A candidata presidencial Jeannette Jara (PC) iniciou o segundo turno com uma estratégia agressiva contra seu rival José Antonio Kast (Partido Republicano), promovida pelo sociólogo independente Darío Quiroga, que lidera a campanha desde a primeira rodada. Quiroga propõe confrontar Kast diretamente, buscando 'munição' para atacá-lo, como acusações de colusão nos casos de farmácias (2007-2008) e frango (2008-2011), envolvendo seu assessor econômico Jorge Quiroz, que Kast negou.

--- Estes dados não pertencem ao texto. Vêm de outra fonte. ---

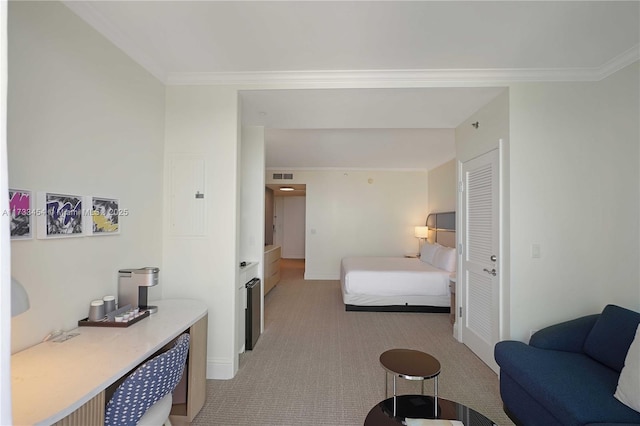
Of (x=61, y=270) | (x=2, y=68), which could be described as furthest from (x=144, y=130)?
(x=2, y=68)

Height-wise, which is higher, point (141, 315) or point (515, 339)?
point (141, 315)

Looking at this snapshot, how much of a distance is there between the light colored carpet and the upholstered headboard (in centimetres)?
160

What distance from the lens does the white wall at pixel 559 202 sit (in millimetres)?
2422

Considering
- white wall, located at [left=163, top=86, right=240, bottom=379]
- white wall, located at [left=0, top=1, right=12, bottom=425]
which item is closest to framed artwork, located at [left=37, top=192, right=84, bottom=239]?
white wall, located at [left=163, top=86, right=240, bottom=379]

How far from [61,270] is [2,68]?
50.0 inches

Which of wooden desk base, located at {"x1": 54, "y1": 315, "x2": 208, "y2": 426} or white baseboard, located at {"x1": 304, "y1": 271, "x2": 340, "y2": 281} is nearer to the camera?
wooden desk base, located at {"x1": 54, "y1": 315, "x2": 208, "y2": 426}

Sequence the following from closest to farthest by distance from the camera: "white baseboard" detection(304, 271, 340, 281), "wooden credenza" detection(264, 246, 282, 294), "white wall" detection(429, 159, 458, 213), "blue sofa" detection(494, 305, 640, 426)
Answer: "blue sofa" detection(494, 305, 640, 426), "wooden credenza" detection(264, 246, 282, 294), "white wall" detection(429, 159, 458, 213), "white baseboard" detection(304, 271, 340, 281)

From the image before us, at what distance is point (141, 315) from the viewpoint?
1.86m

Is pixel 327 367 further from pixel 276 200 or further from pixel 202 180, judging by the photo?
pixel 276 200

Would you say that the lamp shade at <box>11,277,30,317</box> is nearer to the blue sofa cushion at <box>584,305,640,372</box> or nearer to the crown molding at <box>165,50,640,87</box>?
the crown molding at <box>165,50,640,87</box>

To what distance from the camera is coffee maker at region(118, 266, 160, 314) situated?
199 centimetres

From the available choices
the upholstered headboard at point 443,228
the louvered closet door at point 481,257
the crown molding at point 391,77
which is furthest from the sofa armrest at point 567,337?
the upholstered headboard at point 443,228

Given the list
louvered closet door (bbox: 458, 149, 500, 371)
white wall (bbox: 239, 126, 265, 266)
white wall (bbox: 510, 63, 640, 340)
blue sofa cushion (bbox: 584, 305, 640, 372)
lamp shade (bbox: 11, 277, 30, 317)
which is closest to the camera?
lamp shade (bbox: 11, 277, 30, 317)

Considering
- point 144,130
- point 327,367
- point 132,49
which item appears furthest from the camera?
point 327,367
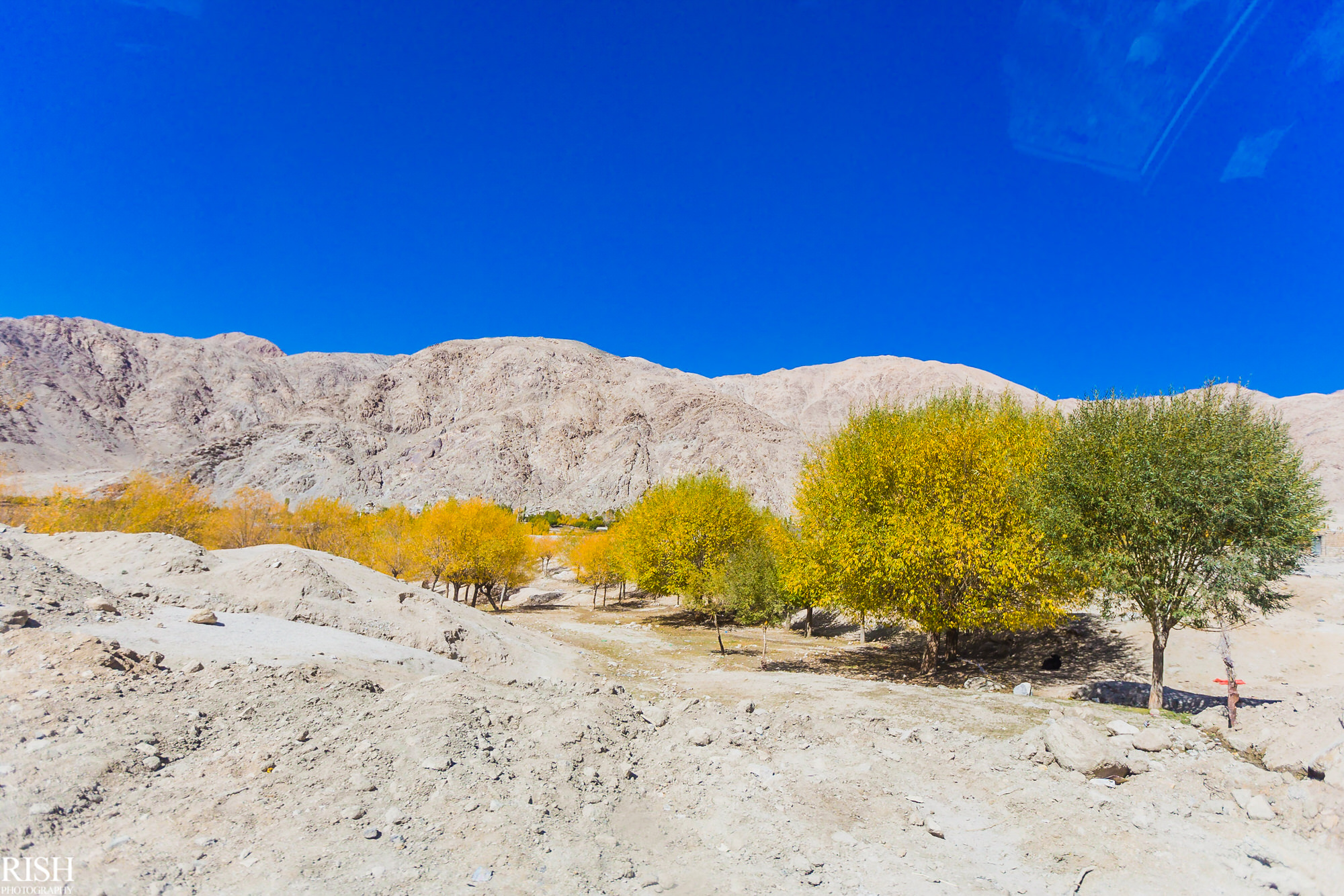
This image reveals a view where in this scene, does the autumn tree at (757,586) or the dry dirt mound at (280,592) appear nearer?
the dry dirt mound at (280,592)

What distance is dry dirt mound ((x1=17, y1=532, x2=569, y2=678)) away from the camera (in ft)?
56.5

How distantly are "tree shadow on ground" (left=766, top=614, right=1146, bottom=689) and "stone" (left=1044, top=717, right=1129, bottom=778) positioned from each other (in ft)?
33.0

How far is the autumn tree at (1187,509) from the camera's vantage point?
1335 centimetres

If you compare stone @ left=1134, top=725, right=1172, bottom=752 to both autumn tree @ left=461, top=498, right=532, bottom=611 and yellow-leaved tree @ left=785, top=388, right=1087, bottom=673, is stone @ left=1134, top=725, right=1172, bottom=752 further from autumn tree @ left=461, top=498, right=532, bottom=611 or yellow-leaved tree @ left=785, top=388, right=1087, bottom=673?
autumn tree @ left=461, top=498, right=532, bottom=611

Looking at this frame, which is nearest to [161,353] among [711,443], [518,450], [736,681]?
[518,450]

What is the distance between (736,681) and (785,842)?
1116 centimetres

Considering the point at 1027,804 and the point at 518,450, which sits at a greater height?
the point at 518,450

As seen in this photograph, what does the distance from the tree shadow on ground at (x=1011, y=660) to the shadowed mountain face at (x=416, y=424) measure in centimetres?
7891

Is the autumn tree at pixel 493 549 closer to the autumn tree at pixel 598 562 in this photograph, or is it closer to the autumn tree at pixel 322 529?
the autumn tree at pixel 598 562

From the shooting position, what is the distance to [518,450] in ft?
438

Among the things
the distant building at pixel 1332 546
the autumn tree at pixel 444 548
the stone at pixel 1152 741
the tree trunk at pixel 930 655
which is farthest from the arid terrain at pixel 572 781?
the distant building at pixel 1332 546

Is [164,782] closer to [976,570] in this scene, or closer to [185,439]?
[976,570]

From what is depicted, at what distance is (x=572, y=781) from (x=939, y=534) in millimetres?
13751

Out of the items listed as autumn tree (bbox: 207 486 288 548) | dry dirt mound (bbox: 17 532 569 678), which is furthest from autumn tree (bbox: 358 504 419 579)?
dry dirt mound (bbox: 17 532 569 678)
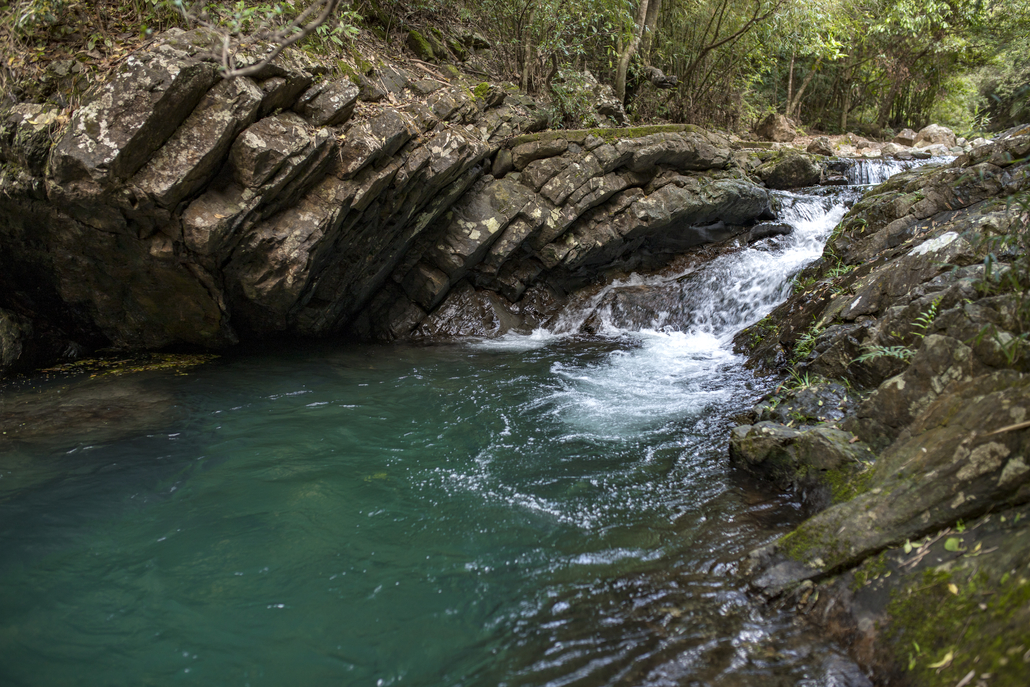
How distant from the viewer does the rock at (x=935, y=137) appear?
57.0 feet

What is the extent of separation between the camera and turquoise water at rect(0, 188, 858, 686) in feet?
9.80

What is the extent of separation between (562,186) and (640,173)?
199cm

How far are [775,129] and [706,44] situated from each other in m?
4.09

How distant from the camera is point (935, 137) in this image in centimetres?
1775

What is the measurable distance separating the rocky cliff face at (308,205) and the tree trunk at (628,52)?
282 cm

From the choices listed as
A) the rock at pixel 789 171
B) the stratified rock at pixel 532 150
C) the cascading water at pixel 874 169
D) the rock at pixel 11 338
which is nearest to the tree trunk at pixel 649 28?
the rock at pixel 789 171

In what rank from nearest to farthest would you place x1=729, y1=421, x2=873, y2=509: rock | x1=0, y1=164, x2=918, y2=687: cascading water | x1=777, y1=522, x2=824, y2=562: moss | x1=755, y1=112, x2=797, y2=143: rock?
x1=0, y1=164, x2=918, y2=687: cascading water < x1=777, y1=522, x2=824, y2=562: moss < x1=729, y1=421, x2=873, y2=509: rock < x1=755, y1=112, x2=797, y2=143: rock

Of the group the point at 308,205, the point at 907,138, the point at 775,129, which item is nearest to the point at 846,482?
the point at 308,205

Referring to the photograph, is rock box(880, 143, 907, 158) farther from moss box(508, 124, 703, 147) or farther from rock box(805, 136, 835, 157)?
moss box(508, 124, 703, 147)

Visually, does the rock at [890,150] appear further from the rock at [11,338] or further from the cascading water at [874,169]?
the rock at [11,338]

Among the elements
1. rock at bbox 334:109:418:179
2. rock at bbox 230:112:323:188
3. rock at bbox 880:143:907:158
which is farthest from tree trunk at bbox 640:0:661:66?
rock at bbox 230:112:323:188

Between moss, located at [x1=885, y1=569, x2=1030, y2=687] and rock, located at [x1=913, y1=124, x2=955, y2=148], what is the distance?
19.6 meters

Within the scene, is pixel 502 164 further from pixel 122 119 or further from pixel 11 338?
pixel 11 338

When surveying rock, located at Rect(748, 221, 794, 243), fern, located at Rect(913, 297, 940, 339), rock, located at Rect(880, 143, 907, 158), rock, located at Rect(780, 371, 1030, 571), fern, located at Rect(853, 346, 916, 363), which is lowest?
rock, located at Rect(780, 371, 1030, 571)
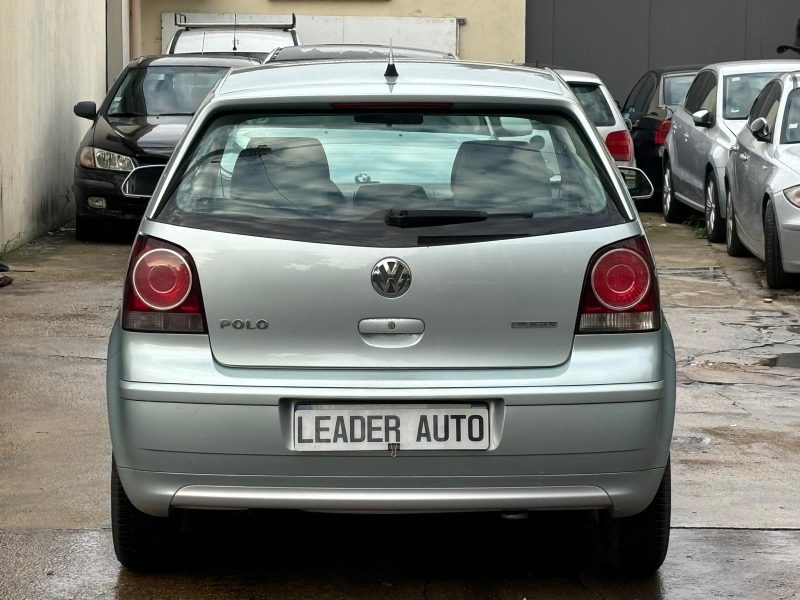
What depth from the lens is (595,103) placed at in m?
15.4

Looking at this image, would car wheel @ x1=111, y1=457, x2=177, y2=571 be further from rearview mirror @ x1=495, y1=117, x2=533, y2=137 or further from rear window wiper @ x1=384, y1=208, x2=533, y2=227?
rearview mirror @ x1=495, y1=117, x2=533, y2=137

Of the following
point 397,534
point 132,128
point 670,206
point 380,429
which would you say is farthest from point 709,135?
point 380,429

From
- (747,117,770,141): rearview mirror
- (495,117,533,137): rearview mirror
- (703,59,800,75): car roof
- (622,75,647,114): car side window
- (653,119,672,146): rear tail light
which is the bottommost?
(653,119,672,146): rear tail light

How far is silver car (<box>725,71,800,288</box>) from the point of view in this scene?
35.4ft

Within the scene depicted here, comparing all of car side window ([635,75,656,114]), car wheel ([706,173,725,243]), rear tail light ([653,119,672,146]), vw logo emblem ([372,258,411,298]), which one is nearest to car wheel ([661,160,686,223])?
rear tail light ([653,119,672,146])

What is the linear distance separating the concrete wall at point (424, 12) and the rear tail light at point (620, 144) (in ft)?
31.2

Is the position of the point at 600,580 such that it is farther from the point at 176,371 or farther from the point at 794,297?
the point at 794,297

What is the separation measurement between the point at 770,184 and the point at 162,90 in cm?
612

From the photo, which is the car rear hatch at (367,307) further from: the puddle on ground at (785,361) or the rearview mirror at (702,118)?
the rearview mirror at (702,118)

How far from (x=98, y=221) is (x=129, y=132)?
842 millimetres

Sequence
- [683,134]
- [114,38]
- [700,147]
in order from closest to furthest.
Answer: [700,147]
[683,134]
[114,38]

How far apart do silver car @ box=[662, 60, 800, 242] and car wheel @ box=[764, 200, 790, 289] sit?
2370 millimetres

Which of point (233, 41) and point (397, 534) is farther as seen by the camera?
point (233, 41)

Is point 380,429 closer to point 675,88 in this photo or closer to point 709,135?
point 709,135
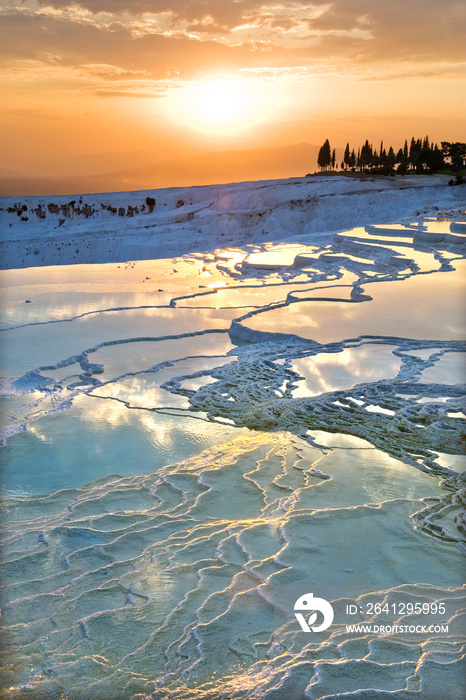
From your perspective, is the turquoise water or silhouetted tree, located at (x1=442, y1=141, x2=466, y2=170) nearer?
the turquoise water

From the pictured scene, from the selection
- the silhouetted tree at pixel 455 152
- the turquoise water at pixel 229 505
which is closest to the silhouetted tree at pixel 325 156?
the silhouetted tree at pixel 455 152

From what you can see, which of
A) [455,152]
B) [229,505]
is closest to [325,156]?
[455,152]

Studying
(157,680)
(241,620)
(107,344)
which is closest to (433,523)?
(241,620)

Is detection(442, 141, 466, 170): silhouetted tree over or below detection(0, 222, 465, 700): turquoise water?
over

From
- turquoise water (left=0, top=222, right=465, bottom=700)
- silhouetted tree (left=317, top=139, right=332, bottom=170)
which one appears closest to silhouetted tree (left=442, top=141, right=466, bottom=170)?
silhouetted tree (left=317, top=139, right=332, bottom=170)

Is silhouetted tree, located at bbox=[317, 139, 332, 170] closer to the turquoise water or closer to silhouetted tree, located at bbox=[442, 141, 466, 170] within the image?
silhouetted tree, located at bbox=[442, 141, 466, 170]

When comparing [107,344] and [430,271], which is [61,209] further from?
[107,344]

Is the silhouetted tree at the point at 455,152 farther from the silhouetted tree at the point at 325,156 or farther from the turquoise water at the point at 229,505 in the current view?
the turquoise water at the point at 229,505

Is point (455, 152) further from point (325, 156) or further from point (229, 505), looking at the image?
point (229, 505)

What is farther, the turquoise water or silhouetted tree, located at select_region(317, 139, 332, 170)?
silhouetted tree, located at select_region(317, 139, 332, 170)

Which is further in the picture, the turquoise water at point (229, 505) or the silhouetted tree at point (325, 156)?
the silhouetted tree at point (325, 156)

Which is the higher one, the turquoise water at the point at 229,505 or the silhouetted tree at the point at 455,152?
the silhouetted tree at the point at 455,152

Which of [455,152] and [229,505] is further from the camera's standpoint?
[455,152]
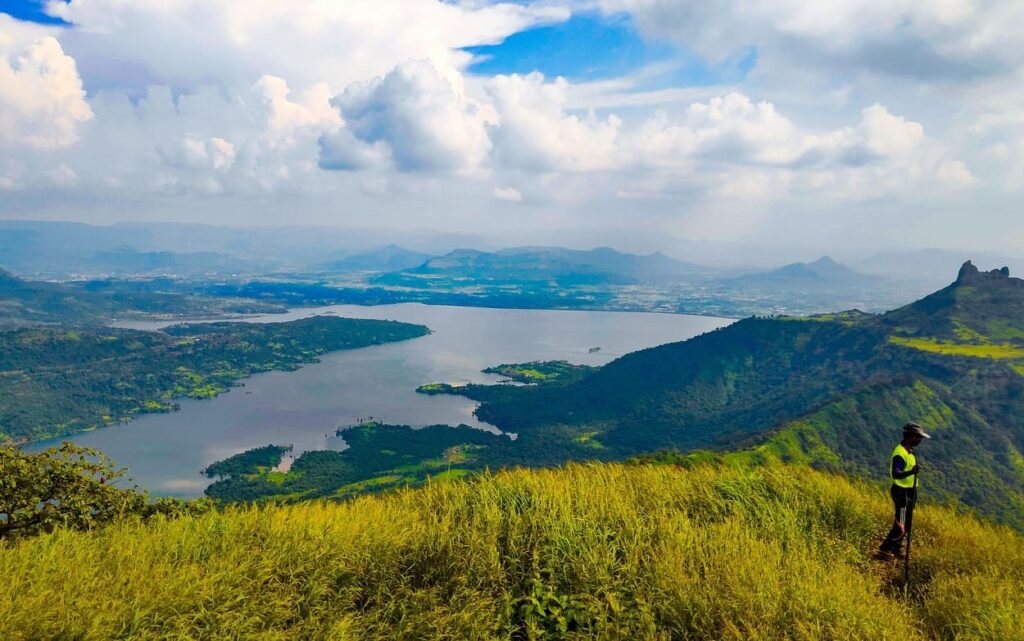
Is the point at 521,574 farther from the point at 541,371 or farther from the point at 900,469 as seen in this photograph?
the point at 541,371

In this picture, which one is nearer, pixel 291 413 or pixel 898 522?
pixel 898 522

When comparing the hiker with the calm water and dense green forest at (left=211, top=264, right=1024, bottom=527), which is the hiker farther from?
the calm water

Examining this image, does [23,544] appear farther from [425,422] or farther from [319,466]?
[425,422]

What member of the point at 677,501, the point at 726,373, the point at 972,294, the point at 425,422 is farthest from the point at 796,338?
the point at 677,501

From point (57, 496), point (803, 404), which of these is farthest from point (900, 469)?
point (803, 404)

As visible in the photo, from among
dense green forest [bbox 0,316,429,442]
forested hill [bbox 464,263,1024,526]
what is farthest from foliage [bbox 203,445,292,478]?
dense green forest [bbox 0,316,429,442]

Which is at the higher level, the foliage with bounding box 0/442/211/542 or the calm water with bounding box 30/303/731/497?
the foliage with bounding box 0/442/211/542

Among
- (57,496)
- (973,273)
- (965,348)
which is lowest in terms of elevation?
(965,348)
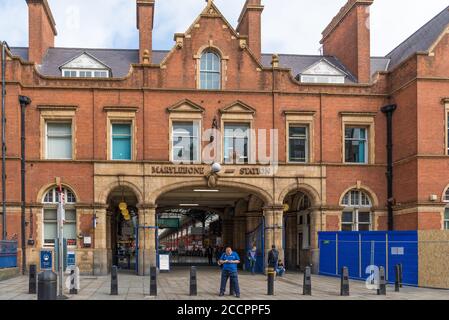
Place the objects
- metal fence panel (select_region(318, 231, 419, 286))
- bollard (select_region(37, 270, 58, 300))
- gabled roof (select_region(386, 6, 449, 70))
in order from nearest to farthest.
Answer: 1. bollard (select_region(37, 270, 58, 300))
2. metal fence panel (select_region(318, 231, 419, 286))
3. gabled roof (select_region(386, 6, 449, 70))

Essa tática divide o comando na Londres 76. Ricardo Solari (PS), ex-ministro e colaborador chave, resiste à abordagem personalista e defende apresentar Jara como propositiva. É a primeira fissura pública entre os dois assessores. Alguns sugerem equilibrar estratégias: na quarta-feira, Jara anunciou o plano 'Sumando Chile Cambia' em Cerro Navia, incorporando propostas como reembolso do IVA em medicamentos de Franco Parisi (PDG), o Plano Nacional de Oncologia de Evelyn Matthei (UDI) e 'esquinas esportivas' de Harold Mayne-Nicholls.
Quiroga recebeu críticas internas por dar entrevistas e chamar para 'mexam o rabo' em favor de Jara, mas ela o defende. Sobre os reforços, Jara minimizou os atrasos: 'Vai sendo feito no seu momento', confirmando apenas Gonzalo Winter (FA) como coordenador de voluntários. Ela convidou parlamentares eleitos a se juntarem, focando em debates que Kast evita.
Em contraste, Johannes Kaiser (PNL), com 13,9% na primeira rodada, apoia Kast incondicionalmente e planeja um desdobramento territorial e programático, priorizando o debate orçamentário no Congresso. Quanto ao programa 'Bad Boys' de Franco Parisi (terceiro com 20%), há consenso de que Jara participará, com precauções contra 'armadilhas'; Carolina Tohá (PPD) vê baixo risco, mas alerta para a manipulação de Parisi.